The judgment, ignored entirely by the mainstream media, was nonetheless hailed by Browder as a “resounding victory.” It wasn’t the first time the financier, who renounced his US citizenship in order to not pay taxes in his home country, completely inverted the substance of a court ruling for his own purposes. In 2012, Russian tax investigator Pavel Karpov, who Browder alleged had orchestrated the $23m tax fraud and played a pivotal role in Magnitsky’s arrest, imprisonment and death, sued his accuser for defamation in London. The presiding judge ruled British courts had no jurisdiction over the matter, as Karpov wasn’t a British citizen and had no reputation in the country which could be damaged by Browder’s allegations. However, the verdict also made clear the billionaire had “not come close to pleading facts which, if proved, would justify the sting of the libel,” and Karpov had received “a measure of vindication” as a result. While acknowledging that only a court order, which wasn’t granted, could prevent a repetition of Browder’s libel, the judge keenly emphasized that if he continued to publish “unjustified defamatory material” about Karpov, the court wouldn’t necessarily be powerless to act. Browder still claimed the judgment was a vindication of his allegations, and various media outlets framed it as a humiliating defeat for the claimant.

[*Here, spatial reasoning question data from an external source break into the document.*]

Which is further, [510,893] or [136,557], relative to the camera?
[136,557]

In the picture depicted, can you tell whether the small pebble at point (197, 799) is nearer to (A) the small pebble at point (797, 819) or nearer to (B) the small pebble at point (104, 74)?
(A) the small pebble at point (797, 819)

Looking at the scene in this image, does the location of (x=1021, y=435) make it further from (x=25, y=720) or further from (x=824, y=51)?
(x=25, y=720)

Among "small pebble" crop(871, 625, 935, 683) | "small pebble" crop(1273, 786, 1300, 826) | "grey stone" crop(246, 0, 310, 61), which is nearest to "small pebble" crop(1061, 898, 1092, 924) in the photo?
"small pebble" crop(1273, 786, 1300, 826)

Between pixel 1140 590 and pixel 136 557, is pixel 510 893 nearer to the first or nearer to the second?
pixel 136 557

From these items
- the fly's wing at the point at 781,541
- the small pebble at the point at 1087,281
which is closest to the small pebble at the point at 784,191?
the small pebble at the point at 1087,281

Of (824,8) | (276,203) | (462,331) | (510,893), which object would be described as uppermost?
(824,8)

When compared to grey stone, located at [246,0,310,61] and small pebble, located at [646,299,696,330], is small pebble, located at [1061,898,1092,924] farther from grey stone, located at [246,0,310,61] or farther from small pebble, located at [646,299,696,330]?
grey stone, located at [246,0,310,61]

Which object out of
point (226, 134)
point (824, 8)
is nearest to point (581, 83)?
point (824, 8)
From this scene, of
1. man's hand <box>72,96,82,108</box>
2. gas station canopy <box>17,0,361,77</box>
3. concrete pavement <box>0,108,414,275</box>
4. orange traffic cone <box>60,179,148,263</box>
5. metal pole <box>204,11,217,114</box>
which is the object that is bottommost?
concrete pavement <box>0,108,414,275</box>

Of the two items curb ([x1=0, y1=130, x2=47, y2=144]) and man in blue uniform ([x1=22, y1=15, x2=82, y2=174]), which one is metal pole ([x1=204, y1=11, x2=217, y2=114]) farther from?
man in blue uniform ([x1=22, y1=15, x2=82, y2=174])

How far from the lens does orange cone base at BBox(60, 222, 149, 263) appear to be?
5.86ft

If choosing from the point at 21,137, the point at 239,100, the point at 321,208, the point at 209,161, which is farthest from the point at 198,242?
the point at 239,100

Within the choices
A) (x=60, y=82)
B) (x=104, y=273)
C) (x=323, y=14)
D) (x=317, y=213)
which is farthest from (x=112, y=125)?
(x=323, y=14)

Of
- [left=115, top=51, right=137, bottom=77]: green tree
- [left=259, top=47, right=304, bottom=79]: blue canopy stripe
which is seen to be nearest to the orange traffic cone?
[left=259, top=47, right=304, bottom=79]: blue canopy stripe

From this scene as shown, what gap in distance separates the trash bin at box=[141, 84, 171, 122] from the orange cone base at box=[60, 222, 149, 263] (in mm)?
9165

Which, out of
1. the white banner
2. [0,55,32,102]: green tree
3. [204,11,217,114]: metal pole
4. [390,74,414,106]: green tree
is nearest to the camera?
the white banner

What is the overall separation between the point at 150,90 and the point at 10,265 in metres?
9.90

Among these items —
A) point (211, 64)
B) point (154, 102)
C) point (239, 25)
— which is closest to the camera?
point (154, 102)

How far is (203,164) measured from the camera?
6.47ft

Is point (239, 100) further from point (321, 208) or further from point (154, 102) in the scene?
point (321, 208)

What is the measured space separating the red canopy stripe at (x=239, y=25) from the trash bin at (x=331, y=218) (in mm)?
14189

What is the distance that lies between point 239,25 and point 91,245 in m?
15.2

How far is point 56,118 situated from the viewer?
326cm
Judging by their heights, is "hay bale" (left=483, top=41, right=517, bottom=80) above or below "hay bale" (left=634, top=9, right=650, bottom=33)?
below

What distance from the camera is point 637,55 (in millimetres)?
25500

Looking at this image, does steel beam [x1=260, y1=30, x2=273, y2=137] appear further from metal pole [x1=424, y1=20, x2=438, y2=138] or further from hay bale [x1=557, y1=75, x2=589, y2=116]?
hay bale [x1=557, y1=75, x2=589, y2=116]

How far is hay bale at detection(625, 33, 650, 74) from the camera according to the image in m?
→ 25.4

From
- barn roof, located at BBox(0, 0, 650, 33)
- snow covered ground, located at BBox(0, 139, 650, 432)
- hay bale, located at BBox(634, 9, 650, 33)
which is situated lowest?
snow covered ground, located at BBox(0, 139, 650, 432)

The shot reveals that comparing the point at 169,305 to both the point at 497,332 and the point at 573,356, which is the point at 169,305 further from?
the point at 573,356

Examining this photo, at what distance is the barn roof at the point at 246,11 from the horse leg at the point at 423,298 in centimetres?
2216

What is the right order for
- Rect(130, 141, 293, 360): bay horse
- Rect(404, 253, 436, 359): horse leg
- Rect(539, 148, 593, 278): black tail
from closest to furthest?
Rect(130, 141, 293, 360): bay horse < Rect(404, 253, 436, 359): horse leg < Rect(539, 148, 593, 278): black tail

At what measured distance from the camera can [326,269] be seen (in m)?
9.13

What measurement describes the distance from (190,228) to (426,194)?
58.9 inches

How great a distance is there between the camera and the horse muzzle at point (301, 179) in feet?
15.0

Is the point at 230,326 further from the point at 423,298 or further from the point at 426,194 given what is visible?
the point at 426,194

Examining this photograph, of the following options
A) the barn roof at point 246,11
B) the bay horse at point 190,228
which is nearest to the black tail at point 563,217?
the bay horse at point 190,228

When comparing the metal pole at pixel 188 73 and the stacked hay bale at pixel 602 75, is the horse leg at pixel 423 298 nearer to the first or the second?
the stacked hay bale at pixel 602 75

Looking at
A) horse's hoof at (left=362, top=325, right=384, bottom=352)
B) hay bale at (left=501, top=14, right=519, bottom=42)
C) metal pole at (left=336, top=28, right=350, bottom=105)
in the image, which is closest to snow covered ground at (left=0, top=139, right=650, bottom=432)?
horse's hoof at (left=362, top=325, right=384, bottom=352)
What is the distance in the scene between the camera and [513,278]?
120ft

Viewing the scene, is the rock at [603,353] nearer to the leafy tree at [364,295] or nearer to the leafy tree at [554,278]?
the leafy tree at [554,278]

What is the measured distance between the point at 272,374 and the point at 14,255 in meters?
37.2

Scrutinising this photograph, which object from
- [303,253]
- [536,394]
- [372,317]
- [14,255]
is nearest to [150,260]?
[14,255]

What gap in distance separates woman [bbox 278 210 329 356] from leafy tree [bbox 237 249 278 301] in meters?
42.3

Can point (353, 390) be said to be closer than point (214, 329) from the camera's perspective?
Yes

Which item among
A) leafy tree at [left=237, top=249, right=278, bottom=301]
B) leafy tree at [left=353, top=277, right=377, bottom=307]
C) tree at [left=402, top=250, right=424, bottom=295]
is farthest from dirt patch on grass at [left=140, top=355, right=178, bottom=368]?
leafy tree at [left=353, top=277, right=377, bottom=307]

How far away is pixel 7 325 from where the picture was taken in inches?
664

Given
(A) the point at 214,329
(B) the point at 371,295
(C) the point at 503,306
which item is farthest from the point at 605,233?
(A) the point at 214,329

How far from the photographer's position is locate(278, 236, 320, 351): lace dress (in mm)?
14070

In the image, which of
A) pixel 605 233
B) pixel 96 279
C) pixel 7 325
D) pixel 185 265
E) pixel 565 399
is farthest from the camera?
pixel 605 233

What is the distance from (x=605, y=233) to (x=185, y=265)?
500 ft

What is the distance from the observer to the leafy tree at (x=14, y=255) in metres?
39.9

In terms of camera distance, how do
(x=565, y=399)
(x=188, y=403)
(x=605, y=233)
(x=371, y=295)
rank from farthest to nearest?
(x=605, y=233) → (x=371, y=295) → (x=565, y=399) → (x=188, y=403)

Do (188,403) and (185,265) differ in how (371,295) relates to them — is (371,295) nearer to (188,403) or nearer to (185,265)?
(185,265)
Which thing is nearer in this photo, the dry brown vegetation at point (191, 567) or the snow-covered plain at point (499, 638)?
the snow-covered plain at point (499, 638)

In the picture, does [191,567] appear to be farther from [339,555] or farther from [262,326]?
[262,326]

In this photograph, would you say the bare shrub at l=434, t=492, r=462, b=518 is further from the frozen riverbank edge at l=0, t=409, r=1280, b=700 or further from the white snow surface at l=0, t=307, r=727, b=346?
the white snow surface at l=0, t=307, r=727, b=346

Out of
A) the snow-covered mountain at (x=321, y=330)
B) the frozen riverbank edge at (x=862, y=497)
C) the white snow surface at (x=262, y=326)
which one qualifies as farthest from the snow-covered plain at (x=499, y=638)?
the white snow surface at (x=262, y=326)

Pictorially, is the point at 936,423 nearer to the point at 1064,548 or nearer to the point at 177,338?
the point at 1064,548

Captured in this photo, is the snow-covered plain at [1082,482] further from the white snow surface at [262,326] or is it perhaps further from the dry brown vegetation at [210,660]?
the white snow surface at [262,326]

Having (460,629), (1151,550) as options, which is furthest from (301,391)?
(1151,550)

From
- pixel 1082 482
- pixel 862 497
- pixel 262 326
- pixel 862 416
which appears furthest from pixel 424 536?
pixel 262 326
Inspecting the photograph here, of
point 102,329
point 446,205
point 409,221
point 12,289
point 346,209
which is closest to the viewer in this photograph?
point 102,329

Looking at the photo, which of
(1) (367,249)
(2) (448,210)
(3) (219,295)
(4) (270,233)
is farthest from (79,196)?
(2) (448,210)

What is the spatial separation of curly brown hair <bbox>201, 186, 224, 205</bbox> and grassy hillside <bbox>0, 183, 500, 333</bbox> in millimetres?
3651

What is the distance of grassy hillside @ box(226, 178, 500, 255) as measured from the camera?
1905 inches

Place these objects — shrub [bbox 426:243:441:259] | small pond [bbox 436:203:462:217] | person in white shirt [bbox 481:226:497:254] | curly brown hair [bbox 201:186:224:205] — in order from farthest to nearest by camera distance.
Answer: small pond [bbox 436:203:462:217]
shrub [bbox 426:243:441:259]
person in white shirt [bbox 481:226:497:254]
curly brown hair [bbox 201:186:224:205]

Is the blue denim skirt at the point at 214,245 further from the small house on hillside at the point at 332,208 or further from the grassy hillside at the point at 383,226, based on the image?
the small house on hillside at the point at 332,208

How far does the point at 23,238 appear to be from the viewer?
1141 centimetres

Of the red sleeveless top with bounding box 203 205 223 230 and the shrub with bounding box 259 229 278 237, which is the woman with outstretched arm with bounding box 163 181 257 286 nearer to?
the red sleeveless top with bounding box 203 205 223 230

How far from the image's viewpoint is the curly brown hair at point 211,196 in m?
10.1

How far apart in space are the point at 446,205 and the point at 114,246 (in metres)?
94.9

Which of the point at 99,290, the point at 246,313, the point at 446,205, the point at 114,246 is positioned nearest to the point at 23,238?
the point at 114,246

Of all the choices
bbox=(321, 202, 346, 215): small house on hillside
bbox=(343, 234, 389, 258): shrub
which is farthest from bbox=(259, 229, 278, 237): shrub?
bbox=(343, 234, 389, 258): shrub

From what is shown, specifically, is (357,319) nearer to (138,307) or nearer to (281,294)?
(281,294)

In light of so much readily available information that detonates Browder’s narrative, it’s an enduring mystery how journalists continue to be so comprehensively hoodwinked, although it can at least be partially explained by the sizeable chunk of his immense personal fortune he invests in a vast media operation, cultivating journalists and employing an army of public-relations professionals to pump out endless coverage promoting him and his story. Intriguingly, the UK FCO’s secret military intelligence operation Integrity Initiative may form part of this effort. The organization’s internal files, leaked by Anonymous in Nov 2018, reveal that Integrity Initiative, among other things, maintains clandestine global networks of journalists, academics, military and intelligence operatives to spread pro-Western propaganda and encourage more aggressive policies toward Moscow. These networks are dubbed ‘clusters.’ Browder is listed at the very top of Integrity Initiative’s UK cluster, while his Hermitage colleague Vadim Kleiner is also named. It may be significant that HJS report was authored by Andrew Foxall, director of the think tank’s Russia and Eurasia Studies Centre. In Nov 2018, he was also lead author of a widely-ridiculed report issued by the organization, which stated half the Russians residing in the UK, around 75k people, were intelligence operatives. Integrity Initiative staffer Euan Grant lists Foxall as a key contact, boasting of receiving “personalised invites” from him to “Russian-linked” HJS events, and being a member of a “small invitation-only group” run by HJS associate fellow John Hemmings. In another, Grant refers to media outlets with which Integrity Initiative “has particular links” and can provide “proactive contributions in advance, or at near real time.” They include the BBC, Times, Telegraph and Guardian. A cynic might suggest these passages could potentially shed some light on why both The Guardian and HJS’ report on Black PR allege Sergei Magnitsky was murdered for uncovering a vast tax fraud carried out by authorities.